KUALA LUMPUR, 18 November 2019 – AT the Nairobi Summit on International Conference on Population and Development (ICPD), Malaysia-based, regional NGO, Asian-Pacific Resource and Research Centre for Women (ARROW) along with various civil society organisations (CSOs) reaffirmed their commitments to work on the human rights of women and young people.
In a statement delivered on behalf of Asian-Pacific CSOs, ARROW’s executive director Sivananthi Thanenthiran highlighted that recognising women and girls as equal members of society, which includes fulfilling their sexual and reproductive health and rights (SRHR), are fundamental to achieving substantial and sustainable equality in society.
“We are here together with governments to commit towards zero unmet need for family planning, zero preventable deaths and zero gender based violence and harmful practises against women, girls and youth,” Sivananthi said.
“We know shifting the needle on these issues requires an integrated health and rights approach, universal access to SRHR and increasing the ability of women and young people to claim these rights for themselves.”
The Kenyan capital hosted the three-day summit from November 12 to 14 to mark 25 years since the landmark ICPD. More than 6,000 world leaders, scholars, advocates, faith leaders and others converged on the Kenyatta International Conference Centre to attend the summit, which called for action to end maternal deaths, stop gender-based violence and meet demands for family planning – all in 10 years.
In 1994, 179 governments came together and adopted the landmark Programme of Action (PoA) at the ICPD which was held in Cairo.
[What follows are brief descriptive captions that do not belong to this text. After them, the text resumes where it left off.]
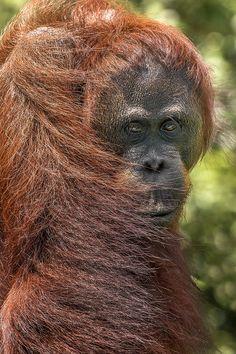 orangutan in Kalimantan, Indonesia
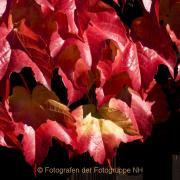 Monatsthema Rot dominiert - Fotograf Helmut Joa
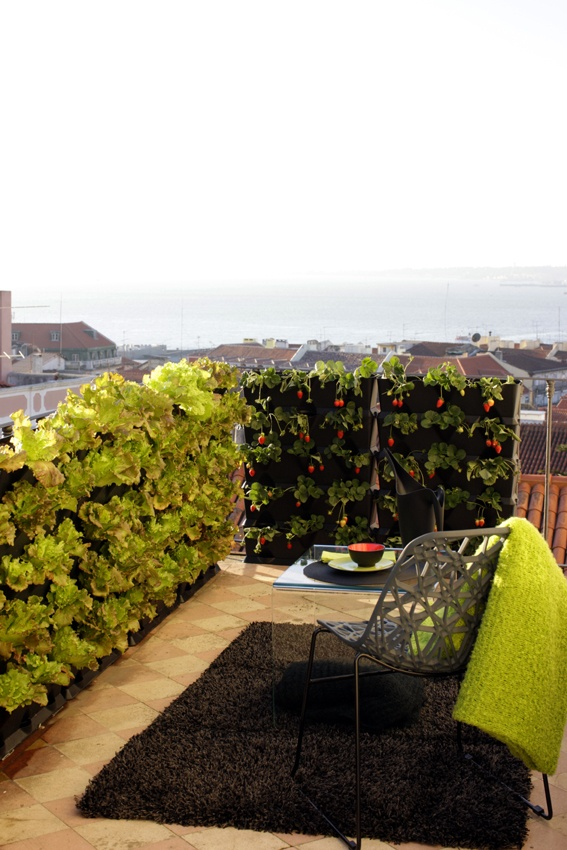 Vertical lettuce and strawberry garden on roof terrace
The Programme of Action was revolutionary in putting women’s empowerment and autonomy at the centre of development and shifted the paradigm from demographically driven population-control goals to a human rights based approach and defined reproductive rights for the first time in an international policy document.
A great deal of progress has been made since the original ICPD, including significant improvements in maternal health and expanded access to voluntary family planning. But, there is still a long way to go.
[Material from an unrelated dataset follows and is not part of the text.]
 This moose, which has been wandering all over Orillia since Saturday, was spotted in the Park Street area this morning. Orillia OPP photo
Universal access to SRHR includes access to quality sexual and reproductive health services free from judgement or discrimination. In the Asia-Pacific region, access to sexual and reproductive health services for young people, access to comprehensive sexuality education, access to safe abortion services, access for marginalised groups such as migrants, refugees, the indigenuous, and continue to remain shrouded in stigma, impeded by cultural and religious barriers and exacerbated by restrictive laws. All of these are essential to be tackled if we are truly serious about ensuring zero preventable maternal deaths.
Climate change is the key threat in the region which can roll-back progress on development and gender equality across the region. Climate change induced disasters hit the poorest in the region, and in that women and girls suffer disproportionately so.
“Forty-five percent of the world’s natural disasters have occurred in the Asia-Pacific zone in the last three decades. As natural disasters, some of which occur cyclically, affect the region’s economies and people, it is essential to factor them in when planning for development,” Sivananthi said.
ARROW’s Women and Earth (WORTH) Initiative aims to create a platform where creative and motivated environmental and climate change CSOs can develop new and integrated solutions to the cross-cutting issues of gender inequality, lack of SRHR and needs for climate change adaptation.
In line with these, ARROW co-convened and participated in the following side events and panels at the Nairobi summit: Localising ICPD Commitments: Youth and Community, Accessibility and Prevention: Public Health, Safe Abortion and Human Rights, and the Climate Change and Reproductive Justice panel .
The Nairobi Summit was attended by more than 9500 delegates from 170 countries, and saw 1200 commitments being made by different stakeholders to achieve the ICPD agenda.